OBJECTIVE
Pick out and copy each line in the entries below that contains the word "wall", matching its case exactly.

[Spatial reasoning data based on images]

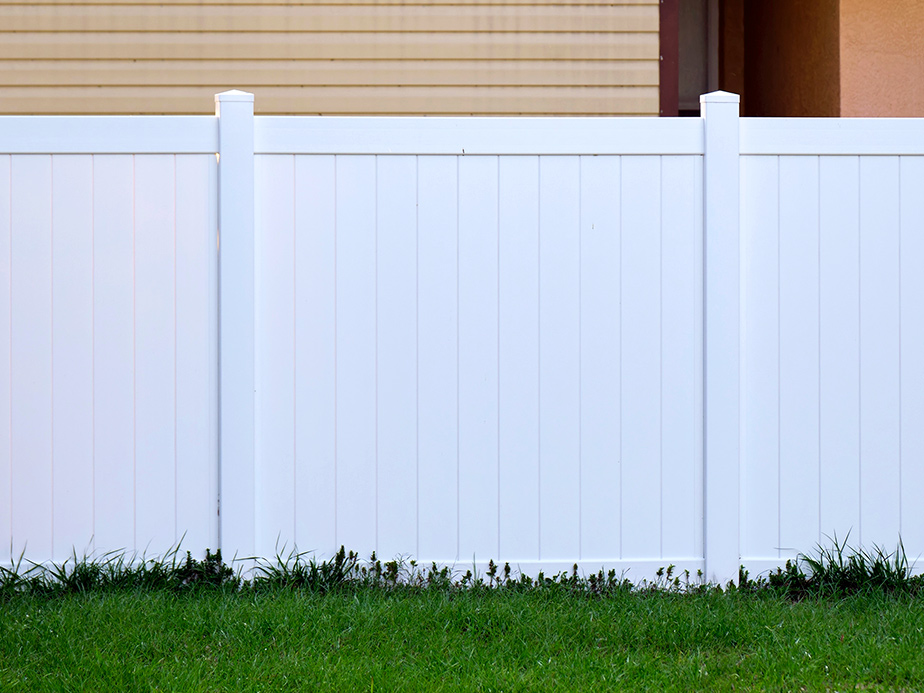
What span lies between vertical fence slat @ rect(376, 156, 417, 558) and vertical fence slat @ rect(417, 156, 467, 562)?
3cm

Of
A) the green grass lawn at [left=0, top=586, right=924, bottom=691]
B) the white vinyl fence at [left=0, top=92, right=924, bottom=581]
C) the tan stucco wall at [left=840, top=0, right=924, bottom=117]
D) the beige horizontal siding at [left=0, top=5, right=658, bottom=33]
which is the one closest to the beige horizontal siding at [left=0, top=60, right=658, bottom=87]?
the beige horizontal siding at [left=0, top=5, right=658, bottom=33]

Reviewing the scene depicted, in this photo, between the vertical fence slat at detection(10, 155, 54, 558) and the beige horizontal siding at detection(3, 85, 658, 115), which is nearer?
the vertical fence slat at detection(10, 155, 54, 558)

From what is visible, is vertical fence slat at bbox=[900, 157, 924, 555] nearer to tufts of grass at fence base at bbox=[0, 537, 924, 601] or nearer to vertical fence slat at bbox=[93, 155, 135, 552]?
tufts of grass at fence base at bbox=[0, 537, 924, 601]

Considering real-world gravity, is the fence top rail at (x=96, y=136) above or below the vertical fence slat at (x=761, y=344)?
above

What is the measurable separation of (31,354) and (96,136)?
0.82m

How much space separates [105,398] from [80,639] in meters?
0.89

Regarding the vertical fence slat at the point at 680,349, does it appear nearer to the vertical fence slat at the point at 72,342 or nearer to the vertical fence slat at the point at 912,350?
the vertical fence slat at the point at 912,350

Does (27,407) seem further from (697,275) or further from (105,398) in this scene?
(697,275)

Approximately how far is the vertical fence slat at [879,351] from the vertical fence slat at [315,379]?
6.42 feet

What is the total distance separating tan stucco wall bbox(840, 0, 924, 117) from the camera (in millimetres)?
5211

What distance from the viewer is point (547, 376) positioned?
3.26 meters

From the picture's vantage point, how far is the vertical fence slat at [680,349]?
3266 mm

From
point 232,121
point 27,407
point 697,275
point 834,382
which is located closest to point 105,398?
point 27,407

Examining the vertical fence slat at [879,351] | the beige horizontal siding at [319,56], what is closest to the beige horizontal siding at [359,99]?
the beige horizontal siding at [319,56]
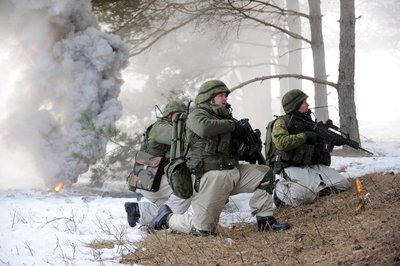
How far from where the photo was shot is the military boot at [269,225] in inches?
203

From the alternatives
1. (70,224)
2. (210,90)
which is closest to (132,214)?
(70,224)

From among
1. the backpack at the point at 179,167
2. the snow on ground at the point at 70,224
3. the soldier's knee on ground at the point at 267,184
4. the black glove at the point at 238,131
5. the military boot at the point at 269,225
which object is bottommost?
the snow on ground at the point at 70,224

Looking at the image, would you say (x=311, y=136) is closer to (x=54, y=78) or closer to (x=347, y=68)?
(x=347, y=68)

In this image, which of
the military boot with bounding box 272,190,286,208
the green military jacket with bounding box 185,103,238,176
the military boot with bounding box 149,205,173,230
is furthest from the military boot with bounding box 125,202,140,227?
the military boot with bounding box 272,190,286,208

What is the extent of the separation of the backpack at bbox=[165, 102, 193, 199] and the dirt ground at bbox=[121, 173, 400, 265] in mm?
476

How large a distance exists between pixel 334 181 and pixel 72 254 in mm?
3277

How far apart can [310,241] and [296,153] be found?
2083 mm

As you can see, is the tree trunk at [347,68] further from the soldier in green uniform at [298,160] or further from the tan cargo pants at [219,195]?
the tan cargo pants at [219,195]

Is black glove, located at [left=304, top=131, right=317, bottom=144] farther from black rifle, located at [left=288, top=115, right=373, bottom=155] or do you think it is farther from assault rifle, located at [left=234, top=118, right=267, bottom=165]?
assault rifle, located at [left=234, top=118, right=267, bottom=165]

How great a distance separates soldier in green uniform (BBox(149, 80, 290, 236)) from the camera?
17.1ft

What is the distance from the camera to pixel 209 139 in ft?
17.1

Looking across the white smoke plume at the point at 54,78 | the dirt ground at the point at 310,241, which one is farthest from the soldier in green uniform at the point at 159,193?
the white smoke plume at the point at 54,78

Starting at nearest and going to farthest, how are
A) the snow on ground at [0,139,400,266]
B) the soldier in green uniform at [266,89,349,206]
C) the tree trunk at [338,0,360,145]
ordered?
1. the snow on ground at [0,139,400,266]
2. the soldier in green uniform at [266,89,349,206]
3. the tree trunk at [338,0,360,145]

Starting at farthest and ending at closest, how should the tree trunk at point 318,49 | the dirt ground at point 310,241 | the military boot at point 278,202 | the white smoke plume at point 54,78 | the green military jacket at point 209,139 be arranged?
the tree trunk at point 318,49
the white smoke plume at point 54,78
the military boot at point 278,202
the green military jacket at point 209,139
the dirt ground at point 310,241
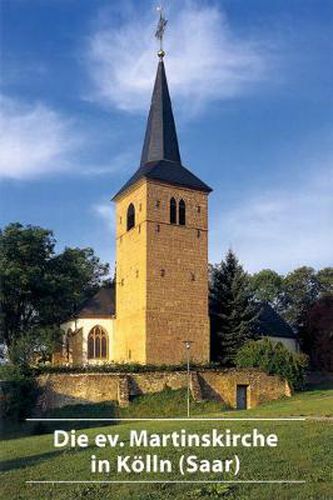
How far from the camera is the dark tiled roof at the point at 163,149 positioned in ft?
128

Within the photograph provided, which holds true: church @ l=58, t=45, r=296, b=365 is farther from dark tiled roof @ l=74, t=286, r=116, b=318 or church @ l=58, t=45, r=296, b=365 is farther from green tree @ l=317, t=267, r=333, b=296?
green tree @ l=317, t=267, r=333, b=296

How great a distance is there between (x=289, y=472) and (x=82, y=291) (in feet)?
115

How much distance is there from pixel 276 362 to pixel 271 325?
1057 cm

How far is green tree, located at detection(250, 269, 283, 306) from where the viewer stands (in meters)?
61.2

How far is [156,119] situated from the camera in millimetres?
39781

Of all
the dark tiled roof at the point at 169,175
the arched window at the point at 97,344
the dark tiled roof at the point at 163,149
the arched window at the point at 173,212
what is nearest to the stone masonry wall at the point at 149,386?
the arched window at the point at 97,344

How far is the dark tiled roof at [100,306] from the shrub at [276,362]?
8.91 meters

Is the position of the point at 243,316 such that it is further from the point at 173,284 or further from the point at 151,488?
the point at 151,488

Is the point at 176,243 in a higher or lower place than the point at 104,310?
higher

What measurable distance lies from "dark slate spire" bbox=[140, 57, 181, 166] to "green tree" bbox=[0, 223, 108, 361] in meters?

SOLUTION FOR THIS EXERCISE
C) the tan stucco wall at [left=840, top=0, right=924, bottom=117]
What is the total distance separating tan stucco wall bbox(840, 0, 924, 117) from the camera (in millimetres)?
what is nearest to the stone masonry wall at the point at 149,386?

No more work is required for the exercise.